Made this for dinner last night and had some friends over as well. Was rated 5 stars all the way. Horseradish Gremolata made the dish really stand out. We served it over a nice bed of smashed potatoes (with skins), then a couple of ribs, then sauce, then the Gremolata on top. Cooked it in a Dutch Oven for 3 hours till the meat was falling off the bone. 

Would definitely fix this one again in a heartbeat! 

Cabernet Sauvignon Braised Short Ribs


----------



## DaddysWhinery (Jun 13, 2011)

MY oh my this sounds good! Off to the store for ingredients...


----------



## closetwine (Jun 13, 2011)

Ok, so I wanna see a pic of the one YOU cooked! LOL!


----------



## ibglowin (Jun 13, 2011)

Sadly now, just a sweeeeeeeet memory!


----------



## Runningwolf (Jun 13, 2011)

CL I've seen some pictures of dishes Mike has made. He is certainly in a league of his own. Even if the dishes of food and table are staged for the camera (which I don't think it was), they look absolutely fantastic.

Myself, I am a meat and potatoes guy. So skip the vegetables and I'm in. I wonder if we could get Mike to make his dish one night and Julie with her pizza the next in the chat room.


----------



## grapeman (Jun 13, 2011)

He sent me a picture of the steak he had the other night - not the ribs, but wow, I gotta tell ya, it was a bit well-done.
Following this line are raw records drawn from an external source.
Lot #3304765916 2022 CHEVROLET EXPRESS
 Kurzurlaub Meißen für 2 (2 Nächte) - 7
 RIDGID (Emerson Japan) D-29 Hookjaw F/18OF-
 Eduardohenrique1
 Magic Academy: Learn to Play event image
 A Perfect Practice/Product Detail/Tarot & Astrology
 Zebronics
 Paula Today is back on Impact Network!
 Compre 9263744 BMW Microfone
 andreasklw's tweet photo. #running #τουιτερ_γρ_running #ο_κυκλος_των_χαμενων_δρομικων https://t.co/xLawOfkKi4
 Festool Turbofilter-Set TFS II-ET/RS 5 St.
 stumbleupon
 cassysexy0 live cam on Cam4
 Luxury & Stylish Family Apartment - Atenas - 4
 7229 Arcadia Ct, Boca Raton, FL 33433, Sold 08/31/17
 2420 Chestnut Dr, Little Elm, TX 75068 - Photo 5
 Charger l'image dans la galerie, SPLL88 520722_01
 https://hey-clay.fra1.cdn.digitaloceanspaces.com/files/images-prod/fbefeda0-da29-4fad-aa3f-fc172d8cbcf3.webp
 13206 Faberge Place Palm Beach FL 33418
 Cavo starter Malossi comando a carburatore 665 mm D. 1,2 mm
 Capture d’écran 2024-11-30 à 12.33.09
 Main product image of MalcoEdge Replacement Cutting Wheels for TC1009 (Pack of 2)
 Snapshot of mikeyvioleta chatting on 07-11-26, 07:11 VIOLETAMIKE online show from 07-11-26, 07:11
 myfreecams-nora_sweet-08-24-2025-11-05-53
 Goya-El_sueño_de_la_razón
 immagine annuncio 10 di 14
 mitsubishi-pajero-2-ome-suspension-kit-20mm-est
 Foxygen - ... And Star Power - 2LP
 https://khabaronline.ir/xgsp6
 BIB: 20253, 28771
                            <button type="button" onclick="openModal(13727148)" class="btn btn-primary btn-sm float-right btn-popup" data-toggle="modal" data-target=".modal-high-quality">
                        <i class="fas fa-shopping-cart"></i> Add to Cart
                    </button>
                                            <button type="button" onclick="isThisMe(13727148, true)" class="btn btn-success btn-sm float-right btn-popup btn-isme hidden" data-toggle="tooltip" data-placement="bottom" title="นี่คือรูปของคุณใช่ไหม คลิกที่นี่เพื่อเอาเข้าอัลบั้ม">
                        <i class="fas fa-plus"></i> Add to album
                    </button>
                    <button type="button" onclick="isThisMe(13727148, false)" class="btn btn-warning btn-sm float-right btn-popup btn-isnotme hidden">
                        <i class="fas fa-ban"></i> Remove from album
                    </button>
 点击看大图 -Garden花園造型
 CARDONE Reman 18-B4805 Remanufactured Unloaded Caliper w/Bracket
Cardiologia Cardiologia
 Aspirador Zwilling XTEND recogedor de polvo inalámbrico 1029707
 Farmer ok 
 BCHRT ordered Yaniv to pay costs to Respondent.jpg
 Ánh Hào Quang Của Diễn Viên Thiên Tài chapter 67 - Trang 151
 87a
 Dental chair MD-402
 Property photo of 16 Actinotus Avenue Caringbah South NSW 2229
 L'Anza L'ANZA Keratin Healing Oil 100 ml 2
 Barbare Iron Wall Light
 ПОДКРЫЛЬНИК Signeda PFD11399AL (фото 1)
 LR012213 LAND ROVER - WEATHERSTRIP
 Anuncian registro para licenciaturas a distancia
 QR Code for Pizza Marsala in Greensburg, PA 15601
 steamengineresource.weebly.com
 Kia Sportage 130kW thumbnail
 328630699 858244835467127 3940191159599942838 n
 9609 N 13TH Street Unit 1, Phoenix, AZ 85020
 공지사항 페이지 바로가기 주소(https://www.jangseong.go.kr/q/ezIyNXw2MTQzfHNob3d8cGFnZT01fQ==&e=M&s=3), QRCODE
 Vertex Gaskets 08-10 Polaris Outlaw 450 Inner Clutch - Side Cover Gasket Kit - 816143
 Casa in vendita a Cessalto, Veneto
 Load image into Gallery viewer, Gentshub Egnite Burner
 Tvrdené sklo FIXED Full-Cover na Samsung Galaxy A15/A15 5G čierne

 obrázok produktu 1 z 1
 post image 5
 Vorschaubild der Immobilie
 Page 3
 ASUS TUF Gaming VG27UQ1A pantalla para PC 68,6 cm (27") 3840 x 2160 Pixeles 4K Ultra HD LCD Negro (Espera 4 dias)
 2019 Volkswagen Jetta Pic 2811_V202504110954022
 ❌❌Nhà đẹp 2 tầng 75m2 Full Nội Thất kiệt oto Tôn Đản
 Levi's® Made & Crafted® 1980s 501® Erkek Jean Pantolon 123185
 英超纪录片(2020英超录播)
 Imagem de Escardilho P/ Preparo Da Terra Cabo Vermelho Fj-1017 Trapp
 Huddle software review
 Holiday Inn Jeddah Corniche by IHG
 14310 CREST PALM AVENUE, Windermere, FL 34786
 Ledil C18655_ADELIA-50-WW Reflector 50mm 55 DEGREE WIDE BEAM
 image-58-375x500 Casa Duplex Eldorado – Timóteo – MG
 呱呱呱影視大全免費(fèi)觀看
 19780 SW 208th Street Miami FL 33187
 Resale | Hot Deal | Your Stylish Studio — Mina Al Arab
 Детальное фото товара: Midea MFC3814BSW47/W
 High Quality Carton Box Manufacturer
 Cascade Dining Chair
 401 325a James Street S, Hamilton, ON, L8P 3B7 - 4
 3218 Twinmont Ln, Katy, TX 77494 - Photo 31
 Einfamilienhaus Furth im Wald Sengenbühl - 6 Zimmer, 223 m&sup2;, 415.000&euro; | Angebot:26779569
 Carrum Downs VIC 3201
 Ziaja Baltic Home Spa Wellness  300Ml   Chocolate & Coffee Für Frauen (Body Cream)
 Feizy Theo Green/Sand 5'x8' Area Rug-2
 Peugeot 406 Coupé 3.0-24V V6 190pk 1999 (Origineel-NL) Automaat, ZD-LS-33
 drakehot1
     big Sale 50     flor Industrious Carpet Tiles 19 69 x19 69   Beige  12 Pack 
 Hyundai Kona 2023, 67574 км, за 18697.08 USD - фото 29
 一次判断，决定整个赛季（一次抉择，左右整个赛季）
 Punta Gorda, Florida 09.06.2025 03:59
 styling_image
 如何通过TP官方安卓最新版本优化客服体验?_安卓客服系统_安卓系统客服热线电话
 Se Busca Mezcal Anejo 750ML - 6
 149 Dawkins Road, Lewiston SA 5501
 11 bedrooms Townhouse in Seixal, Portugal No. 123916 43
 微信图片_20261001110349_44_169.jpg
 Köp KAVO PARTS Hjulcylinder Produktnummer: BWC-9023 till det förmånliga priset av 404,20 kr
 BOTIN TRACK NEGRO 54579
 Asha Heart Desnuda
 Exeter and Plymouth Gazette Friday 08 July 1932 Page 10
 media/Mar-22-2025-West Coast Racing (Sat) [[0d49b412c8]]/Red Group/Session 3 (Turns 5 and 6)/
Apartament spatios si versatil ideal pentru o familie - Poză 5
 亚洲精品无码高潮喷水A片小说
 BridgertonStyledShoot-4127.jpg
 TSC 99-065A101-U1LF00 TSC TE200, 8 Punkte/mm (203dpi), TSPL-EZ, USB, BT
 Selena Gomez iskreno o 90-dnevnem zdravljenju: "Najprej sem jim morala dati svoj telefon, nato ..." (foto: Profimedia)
The waitress shouted char one and the cook did!

Just bustin your chops - oh jeeze, there I go again with the bad puns.

That looks great and I an jealous of your abilities to cook great food. Drooooollllllll


----------



## Runningwolf (Jun 13, 2011)

Med rare for me. Has to be red on the inside!


----------



## Flem (Jun 13, 2011)

Looks perfect.


----------



## ibglowin (Jun 13, 2011)

Oooooooooh......... Helllllllllooooooo!

What time is dinner!


----------



## Runningwolf (Jun 13, 2011)

Ahh that will be tomorrow night. Friends are having us over for fillet. Yummy!


----------



## DaddysWhinery (Jun 18, 2011)

Isn't that a Strip steak pictured? The cabernet ribs were outstanding and the braising liquid became an excellent steak soup the next day!


----------



## tonyt (Jun 18, 2011)

Ribs sounded great. Sounds like a similar recipe that I use for Osso Bocca, sept I use veal shank. ribs would be a much more affordable alternative, and a must try.


----------



## ibglowin (Jun 18, 2011)

Looks like a short rib to me! The left over sauce goes great over the left over smashed potatoes. No meat required!

This is probably meant to be more of a Winter dish but I couldn't wait till Winter to try it out!


----------